TASK TO CARRY OUT: Report every row below that contains the word "named".

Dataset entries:

════════

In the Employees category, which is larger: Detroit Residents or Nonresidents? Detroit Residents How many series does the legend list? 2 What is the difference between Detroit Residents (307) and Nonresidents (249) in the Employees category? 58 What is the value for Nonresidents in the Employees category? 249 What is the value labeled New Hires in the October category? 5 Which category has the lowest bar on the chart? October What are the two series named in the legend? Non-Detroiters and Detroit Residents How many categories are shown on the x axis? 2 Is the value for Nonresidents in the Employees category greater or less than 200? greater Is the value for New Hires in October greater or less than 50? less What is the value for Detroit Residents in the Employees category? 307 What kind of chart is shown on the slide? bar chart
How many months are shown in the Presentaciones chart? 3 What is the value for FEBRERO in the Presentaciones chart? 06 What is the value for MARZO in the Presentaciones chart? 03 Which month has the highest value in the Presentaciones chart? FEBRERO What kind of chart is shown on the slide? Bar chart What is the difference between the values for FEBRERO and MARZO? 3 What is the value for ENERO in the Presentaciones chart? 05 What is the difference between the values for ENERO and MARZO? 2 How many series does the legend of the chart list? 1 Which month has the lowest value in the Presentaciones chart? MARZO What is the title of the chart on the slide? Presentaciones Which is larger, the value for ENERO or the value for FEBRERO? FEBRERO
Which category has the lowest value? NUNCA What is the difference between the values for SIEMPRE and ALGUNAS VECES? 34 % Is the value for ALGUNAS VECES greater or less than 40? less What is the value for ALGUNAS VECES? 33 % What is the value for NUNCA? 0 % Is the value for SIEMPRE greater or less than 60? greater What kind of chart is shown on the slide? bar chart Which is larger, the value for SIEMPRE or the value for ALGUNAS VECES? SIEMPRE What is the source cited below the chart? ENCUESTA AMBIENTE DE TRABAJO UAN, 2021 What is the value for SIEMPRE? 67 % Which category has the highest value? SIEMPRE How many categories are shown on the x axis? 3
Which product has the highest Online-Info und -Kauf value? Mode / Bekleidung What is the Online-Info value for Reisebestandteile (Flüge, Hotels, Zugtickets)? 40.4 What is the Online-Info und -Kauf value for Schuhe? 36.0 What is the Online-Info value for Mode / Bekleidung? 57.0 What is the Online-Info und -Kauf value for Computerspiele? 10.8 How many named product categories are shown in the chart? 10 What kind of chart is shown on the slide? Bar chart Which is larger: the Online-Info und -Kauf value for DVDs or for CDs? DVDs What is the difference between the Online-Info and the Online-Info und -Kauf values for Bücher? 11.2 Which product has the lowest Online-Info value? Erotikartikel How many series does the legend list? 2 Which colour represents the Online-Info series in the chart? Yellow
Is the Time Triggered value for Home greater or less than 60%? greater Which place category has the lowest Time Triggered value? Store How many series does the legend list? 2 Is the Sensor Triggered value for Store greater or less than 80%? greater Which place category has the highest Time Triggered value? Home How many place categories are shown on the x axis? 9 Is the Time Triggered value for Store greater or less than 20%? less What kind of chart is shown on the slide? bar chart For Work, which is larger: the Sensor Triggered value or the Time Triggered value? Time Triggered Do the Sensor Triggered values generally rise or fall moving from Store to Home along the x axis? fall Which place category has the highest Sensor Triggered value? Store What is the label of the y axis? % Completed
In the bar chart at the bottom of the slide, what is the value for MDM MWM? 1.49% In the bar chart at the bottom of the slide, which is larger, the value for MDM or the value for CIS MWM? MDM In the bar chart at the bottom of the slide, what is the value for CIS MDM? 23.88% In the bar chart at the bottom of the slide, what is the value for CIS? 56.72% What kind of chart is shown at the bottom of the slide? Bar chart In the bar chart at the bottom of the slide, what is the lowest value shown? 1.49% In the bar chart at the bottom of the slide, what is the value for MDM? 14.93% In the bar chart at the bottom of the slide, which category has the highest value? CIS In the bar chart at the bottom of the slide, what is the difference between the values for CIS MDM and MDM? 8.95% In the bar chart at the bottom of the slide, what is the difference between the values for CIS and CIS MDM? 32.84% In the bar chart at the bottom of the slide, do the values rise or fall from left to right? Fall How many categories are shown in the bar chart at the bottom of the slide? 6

════════

WORKED SOLUTION:
In the Employees category, which is larger: Detroit Residents or Nonresidents? Detroit Residents How many series does the legend list? 2 What is the difference between Detroit Residents (307) and Nonresidents (249) in the Employees category? 58 What is the value for Nonresidents in the Employees category? 249 What is the value labeled New Hires in the October category? 5 Which category has the lowest bar on the chart? October What are the two series named in the legend? Non-Detroiters and Detroit Residents How many categories are shown on the x axis? 2 Is the value for Nonresidents in the Employees category greater or less than 200? greater Is the value for New Hires in October greater or less than 50? less What is the value for Detroit Residents in the Employees category? 307 What kind of chart is shown on the slide? bar chart
Which product has the highest Online-Info und -Kauf value? Mode / Bekleidung What is the Online-Info value for Reisebestandteile (Flüge, Hotels, Zugtickets)? 40.4 What is the Online-Info und -Kauf value for Schuhe? 36.0 What is the Online-Info value for Mode / Bekleidung? 57.0 What is the Online-Info und -Kauf value for Computerspiele? 10.8 How many named product categories are shown in the chart? 10 What kind of chart is shown on the slide? Bar chart Which is larger: the Online-Info und -Kauf value for DVDs or for CDs? DVDs What is the difference between the Online-Info and the Online-Info und -Kauf values for Bücher? 11.2 Which product has the lowest Online-Info value? Erotikartikel How many series does the legend list? 2 Which colour represents the Online-Info series in the chart? Yellow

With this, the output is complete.